Direction: Identify each line in the items below that contains the string "camera", and copy those lines. Case counts.

-- START Provided data --

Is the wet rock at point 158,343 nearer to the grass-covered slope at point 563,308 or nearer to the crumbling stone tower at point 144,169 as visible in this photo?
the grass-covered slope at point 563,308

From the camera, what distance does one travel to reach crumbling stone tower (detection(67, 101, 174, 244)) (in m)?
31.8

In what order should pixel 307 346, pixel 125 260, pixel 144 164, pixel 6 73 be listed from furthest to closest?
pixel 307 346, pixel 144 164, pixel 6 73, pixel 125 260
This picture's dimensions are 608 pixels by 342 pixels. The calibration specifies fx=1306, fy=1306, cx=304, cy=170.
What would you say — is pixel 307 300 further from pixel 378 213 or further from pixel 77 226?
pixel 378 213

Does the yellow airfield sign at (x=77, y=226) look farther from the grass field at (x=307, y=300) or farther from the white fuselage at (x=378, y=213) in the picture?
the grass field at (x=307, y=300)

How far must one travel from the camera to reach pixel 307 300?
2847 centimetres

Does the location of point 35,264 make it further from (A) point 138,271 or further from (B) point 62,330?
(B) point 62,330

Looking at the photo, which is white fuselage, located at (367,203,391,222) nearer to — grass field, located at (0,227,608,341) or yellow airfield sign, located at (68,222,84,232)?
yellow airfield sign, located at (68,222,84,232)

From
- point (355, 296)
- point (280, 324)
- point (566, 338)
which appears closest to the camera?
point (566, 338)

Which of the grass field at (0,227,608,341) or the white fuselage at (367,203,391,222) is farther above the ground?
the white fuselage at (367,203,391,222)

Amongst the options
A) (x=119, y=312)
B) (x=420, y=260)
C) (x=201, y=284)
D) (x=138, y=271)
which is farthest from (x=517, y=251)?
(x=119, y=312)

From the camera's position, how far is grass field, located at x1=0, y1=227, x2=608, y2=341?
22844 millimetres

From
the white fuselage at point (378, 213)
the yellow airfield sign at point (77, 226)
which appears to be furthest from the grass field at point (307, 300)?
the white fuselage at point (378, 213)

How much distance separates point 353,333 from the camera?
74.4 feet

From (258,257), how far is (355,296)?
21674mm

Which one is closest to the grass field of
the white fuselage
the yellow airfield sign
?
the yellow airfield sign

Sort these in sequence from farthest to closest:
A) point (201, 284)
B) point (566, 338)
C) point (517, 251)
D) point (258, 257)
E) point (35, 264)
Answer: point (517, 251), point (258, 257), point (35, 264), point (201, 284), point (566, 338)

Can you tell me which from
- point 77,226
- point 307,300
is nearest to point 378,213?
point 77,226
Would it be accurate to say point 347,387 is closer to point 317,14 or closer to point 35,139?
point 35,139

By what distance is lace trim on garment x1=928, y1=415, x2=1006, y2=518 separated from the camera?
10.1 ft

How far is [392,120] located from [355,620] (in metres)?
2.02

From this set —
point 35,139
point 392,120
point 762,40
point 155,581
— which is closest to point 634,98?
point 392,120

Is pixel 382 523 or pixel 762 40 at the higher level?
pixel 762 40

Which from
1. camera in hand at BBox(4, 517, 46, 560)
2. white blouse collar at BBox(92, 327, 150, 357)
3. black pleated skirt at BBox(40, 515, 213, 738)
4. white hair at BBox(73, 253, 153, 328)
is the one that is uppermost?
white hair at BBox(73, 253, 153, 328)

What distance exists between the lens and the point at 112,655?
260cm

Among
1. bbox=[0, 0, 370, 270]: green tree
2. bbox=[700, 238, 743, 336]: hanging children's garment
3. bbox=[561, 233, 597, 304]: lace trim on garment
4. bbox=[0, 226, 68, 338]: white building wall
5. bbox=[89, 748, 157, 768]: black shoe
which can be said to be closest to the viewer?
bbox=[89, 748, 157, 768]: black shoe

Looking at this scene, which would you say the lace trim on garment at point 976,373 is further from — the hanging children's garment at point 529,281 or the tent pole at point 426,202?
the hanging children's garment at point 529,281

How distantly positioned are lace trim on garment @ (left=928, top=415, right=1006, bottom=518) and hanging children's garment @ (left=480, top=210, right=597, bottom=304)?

-- END Provided data --

Written answer:
From the camera, what distance does one travel to reach crumbling stone tower (detection(67, 101, 174, 244)) (in m)?
How far must one travel from the camera to reach pixel 307 300?
which appears closest to the camera?
From the camera's position, how far is grass field, located at x1=0, y1=227, x2=608, y2=341?
How much distance separates point 353,333 from the camera?
By what distance is lace trim on garment x1=928, y1=415, x2=1006, y2=518 separated from the camera?
1. camera in hand at BBox(4, 517, 46, 560)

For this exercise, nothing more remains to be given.